● **Given problem**: Return every line of the material below unchanged, character for character.

(Excerpts from spatial question data)
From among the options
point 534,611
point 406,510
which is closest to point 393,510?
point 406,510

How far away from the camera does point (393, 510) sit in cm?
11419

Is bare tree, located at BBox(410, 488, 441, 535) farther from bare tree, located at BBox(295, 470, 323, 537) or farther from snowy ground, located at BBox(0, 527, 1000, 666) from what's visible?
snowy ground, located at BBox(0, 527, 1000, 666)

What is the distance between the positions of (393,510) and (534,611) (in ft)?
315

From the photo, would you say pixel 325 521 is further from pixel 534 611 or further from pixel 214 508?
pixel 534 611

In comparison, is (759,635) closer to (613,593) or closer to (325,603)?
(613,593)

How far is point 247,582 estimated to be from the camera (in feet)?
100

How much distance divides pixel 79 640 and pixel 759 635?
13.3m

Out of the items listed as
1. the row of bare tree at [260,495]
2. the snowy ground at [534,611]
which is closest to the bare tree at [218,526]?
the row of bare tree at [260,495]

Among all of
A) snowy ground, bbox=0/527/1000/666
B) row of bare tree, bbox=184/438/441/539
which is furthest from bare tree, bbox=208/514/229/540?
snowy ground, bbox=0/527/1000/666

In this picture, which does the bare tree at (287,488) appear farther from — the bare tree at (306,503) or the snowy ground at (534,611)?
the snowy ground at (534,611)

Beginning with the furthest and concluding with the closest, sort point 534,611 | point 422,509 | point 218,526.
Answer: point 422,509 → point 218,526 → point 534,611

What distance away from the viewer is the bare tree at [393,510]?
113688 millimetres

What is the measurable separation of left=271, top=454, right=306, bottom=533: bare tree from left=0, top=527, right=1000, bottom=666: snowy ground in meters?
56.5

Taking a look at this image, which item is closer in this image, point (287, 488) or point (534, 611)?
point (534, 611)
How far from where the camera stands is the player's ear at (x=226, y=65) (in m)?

● **Answer to the task**:
From among the options
point 534,611
point 406,510
which is closest to point 393,510?
point 406,510

How far away from the camera does point (393, 510) sit in cm?
11419

Is bare tree, located at BBox(410, 488, 441, 535) farther from bare tree, located at BBox(295, 470, 323, 537) or farther from snowy ground, located at BBox(0, 527, 1000, 666) from what's visible?
snowy ground, located at BBox(0, 527, 1000, 666)

What is the distance between the positions of (393,510) and (534,611) (in ft)?
315

From the photo, would you say pixel 325 521 is further from pixel 534 611 or further from pixel 214 508?
pixel 534 611

In comparison, is (759,635) closer to (613,593) or closer to (325,603)?
(613,593)

How far is point 247,582 estimated to be from the camera (in feet)?
100

How much distance divides pixel 79 640 and pixel 759 635?
13.3m

Out of the items listed as
1. the row of bare tree at [260,495]
2. the snowy ground at [534,611]
which is closest to the bare tree at [218,526]?
the row of bare tree at [260,495]

Among all of
A) snowy ground, bbox=0/527/1000/666
B) row of bare tree, bbox=184/438/441/539
which is furthest from bare tree, bbox=208/514/229/540?
snowy ground, bbox=0/527/1000/666

In this picture, which does the bare tree at (287,488) appear farther from — the bare tree at (306,503) or the snowy ground at (534,611)?
the snowy ground at (534,611)

Beginning with the furthest and concluding with the closest, sort point 534,611 | point 422,509 | point 218,526.
Answer: point 422,509 → point 218,526 → point 534,611

What distance away from the viewer is the bare tree at [393,510]?
113688 millimetres

What is the measurable separation of left=271, top=454, right=306, bottom=533: bare tree from left=0, top=527, right=1000, bottom=666: snowy ground in meters?
56.5

Taking a look at this image, which item is closer in this image, point (287, 488) or point (534, 611)?
point (534, 611)
How far from where the camera stands is the player's ear at (x=226, y=65) (in m)?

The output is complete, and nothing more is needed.